И судья знала: у нее получится. Ведь когда-то давно мать самой Эмили (утонченная преподавательница игры на фортепьяно) сообщила, что не даст ни гроша на юридический факультет, ибо не позволит дочери угробить свою жизнь на воров и убийц. Эмили пожала плечами и устроилась работать в приют для нелегальных иммигрантов. Полгода мать смотрела, как Эмили, возвращаясь с работы, хладнокровно вычесывает вшей и складывает в стиральную машину дурно пахнущие рубашки, но держалась. Однако две ночи в больнице у кровати дочери, до беспамятства избитой одним из подопечных, раскрошили упорство музыкантши в черепки.
У Эмили получилось. Получится и у Мэг.
***
У нее не получится. После двух с половиной лет непрерывной войны Мэг впервые почувствовала, что готова сдаться. А ведь она торжествовала, поступив на заключительный курс и уже видя, как вдали реют лучезарные знамена свободы, которые даже матери не по праву будет спустить.

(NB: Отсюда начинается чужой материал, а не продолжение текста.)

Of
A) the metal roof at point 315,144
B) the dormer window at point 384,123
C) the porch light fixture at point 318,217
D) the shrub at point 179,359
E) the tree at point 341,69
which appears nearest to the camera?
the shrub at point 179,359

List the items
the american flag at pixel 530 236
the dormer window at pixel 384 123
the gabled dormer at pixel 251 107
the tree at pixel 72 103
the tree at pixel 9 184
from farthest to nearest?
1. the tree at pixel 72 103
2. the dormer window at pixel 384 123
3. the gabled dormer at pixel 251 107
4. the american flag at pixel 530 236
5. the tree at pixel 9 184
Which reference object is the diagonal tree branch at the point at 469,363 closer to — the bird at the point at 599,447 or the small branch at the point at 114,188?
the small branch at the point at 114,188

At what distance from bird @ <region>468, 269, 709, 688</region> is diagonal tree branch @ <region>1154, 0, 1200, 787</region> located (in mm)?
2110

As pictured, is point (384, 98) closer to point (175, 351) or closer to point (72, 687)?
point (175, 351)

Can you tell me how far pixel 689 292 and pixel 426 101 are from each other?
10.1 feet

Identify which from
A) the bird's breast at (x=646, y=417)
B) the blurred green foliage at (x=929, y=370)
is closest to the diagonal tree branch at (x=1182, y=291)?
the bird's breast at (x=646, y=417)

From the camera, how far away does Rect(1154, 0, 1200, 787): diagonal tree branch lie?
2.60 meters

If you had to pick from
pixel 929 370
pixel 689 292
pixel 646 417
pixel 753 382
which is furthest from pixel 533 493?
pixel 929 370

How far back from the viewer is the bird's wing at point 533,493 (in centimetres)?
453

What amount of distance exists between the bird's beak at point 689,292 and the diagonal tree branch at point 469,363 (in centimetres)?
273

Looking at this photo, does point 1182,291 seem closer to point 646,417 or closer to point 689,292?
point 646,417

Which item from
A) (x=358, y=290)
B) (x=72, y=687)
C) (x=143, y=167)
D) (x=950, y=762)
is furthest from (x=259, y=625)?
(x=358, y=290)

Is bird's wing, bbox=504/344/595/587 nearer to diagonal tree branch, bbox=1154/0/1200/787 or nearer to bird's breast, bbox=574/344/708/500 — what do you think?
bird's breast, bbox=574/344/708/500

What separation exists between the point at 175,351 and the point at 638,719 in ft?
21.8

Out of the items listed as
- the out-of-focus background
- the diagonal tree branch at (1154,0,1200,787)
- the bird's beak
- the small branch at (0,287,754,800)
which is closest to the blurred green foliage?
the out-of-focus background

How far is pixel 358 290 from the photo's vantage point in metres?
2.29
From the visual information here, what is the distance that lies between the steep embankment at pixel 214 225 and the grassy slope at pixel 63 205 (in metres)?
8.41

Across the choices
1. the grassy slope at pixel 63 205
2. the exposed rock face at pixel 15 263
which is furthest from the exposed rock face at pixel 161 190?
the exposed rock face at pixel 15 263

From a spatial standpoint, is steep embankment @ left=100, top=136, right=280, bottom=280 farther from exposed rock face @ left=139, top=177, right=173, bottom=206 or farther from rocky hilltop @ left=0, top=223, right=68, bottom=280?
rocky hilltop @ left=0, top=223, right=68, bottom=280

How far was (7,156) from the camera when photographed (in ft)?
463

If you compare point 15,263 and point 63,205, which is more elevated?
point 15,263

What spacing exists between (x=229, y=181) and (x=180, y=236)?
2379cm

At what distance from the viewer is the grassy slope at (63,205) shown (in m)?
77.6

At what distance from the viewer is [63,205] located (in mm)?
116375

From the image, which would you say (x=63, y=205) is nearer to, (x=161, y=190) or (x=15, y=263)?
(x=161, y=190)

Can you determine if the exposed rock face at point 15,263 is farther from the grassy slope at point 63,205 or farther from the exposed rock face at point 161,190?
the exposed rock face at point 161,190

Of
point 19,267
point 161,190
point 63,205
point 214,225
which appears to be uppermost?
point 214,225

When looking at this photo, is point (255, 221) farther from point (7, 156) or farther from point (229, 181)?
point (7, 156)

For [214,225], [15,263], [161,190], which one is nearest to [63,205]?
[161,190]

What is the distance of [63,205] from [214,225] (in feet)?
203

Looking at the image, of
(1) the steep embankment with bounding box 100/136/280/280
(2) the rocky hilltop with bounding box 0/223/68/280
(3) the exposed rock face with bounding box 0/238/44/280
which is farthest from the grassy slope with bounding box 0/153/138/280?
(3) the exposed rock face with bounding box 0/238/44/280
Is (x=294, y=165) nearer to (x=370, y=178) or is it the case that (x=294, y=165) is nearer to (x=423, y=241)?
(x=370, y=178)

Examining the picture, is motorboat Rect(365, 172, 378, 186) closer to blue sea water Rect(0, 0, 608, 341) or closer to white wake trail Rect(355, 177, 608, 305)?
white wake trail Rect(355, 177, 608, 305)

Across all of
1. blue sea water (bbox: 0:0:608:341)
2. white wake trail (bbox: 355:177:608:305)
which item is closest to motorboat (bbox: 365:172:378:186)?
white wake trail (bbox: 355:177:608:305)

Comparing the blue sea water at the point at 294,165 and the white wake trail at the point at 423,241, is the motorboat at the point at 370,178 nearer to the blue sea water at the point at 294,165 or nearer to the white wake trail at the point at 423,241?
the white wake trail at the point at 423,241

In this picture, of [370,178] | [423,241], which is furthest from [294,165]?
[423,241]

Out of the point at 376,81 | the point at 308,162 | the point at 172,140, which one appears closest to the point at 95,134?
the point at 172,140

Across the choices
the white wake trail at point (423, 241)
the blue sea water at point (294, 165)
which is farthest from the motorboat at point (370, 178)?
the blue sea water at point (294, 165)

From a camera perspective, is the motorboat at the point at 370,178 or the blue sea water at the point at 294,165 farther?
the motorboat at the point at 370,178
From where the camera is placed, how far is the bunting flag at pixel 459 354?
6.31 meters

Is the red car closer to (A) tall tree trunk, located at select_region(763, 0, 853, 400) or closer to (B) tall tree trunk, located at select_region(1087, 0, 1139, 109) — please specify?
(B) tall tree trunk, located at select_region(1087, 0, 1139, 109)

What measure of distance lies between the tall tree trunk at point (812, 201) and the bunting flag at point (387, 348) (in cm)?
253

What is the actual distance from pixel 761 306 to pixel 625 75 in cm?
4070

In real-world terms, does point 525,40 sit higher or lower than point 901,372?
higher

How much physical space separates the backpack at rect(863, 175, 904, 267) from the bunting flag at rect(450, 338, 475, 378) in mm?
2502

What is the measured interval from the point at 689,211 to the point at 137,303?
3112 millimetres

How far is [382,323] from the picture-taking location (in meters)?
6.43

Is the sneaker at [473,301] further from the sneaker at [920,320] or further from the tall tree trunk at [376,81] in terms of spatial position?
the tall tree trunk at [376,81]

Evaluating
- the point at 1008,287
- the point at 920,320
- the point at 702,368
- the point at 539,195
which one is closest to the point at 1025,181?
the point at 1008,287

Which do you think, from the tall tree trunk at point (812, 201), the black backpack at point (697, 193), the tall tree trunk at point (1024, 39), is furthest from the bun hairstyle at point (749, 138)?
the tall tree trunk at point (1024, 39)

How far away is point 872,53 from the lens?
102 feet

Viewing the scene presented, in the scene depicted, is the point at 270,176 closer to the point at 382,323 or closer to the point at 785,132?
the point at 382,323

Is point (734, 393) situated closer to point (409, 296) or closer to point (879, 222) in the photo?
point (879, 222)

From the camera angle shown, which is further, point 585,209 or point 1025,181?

Но пришла зима, и с ней начался ад: обязательная практика в больнице. Выбранная Мэг стратегия, столь успешно действовавшая все это время, оказалась тут совершенно бесполезна. Здесь мало было показного прилежания и упорной зубрежки, нарочитой пунктуальности и прочего студенческого арсенала, против которого беззащитны сердца педагогов. Здесь все вдруг стало всерьез, раз и навсегда обнажив перед Мэг подлинное лицо навязанной ей профессии.
Дежурства в клинике были ужасны. Особенно ночные. Иногда тягомотно-бесконечные, замершие в вязкой тишине, приглушенном свете коридоров, запахе дезинфекции и дешевого кофе. Иногда устало-хлопотливые, полные чьей-то боли, бессмысленных капризов и каменного отчаяния.
Практика стала для Мэгги настоящим откровением. Прежде она понятия не имела о том, как пылко и беззаветно она умеет ненавидеть. Но здесь, в клинике Святого Себастьяна, ненависть заиграла перед Мэгги совершенно новыми, незнакомыми прежде гранями.
Маргарет ненавидела здесь всё: тускло-голубой блеск пола и унылую белизну стен, мерную пульсацию попискивающих приборов и глухое жужжание колесиков каталок, мертвенный свет энергосберегающих ламп и шелест занавесок в палатах, гулкие старинные лестницы и высокие стрельчатые окна.
Она ненавидела всех: медсестер, глядящих на нее свысока, врачей, вовсе ее не замечающих, уборщиц, ведущих себя так, будто только они здесь заняты делом, а прочие только шляются без толку и разводят грязь.
Она ненавидела свою работу, тяжелую, грязную, отвратительную, которую никто не ценил, и все подчеркивали, что сами заняты чем-то не в пример более нужным и ответственным.
Но больше всего в этом бело-голубом, холодно-стерильном аду она ненавидела пациентов. Нет, вовсе не за то, что они не запоминали ее имени. Не за то, что они порой отталкивающе выглядели и дурно пахли. Не за то, что они источали гадкие телесные жидкости, которые ей нужно было убирать, пока старшие медсестры нетерпеливо напоминали ей, что им мешает ее возня.
Она ненавидела этих людей за свою лопнувшую "карамельную скорлупку". За то, что разлюбила человеческое тело, глядя на его горестную, унизительную немощь.
Именно здесь, в постоперационном отделении она узнала, что имела в виду мать под словами "жрать эту жизнь без сахара". Здесь не было места ни сахару, ни кружевам, ни менестрелям. Реализм этой страшной сказки зашкаливал, как спидометр гоночного болида. Что бы ни управляло судьбами ее героев – оно было слепо и равнодушно. Мэг и прежде не была особо религиозна, но теперь окончательно уверилась: человечество совершенно одиноко, поскольку ни один высший разум не может быть так нелогичен, непоследователен и ребячески-жесток.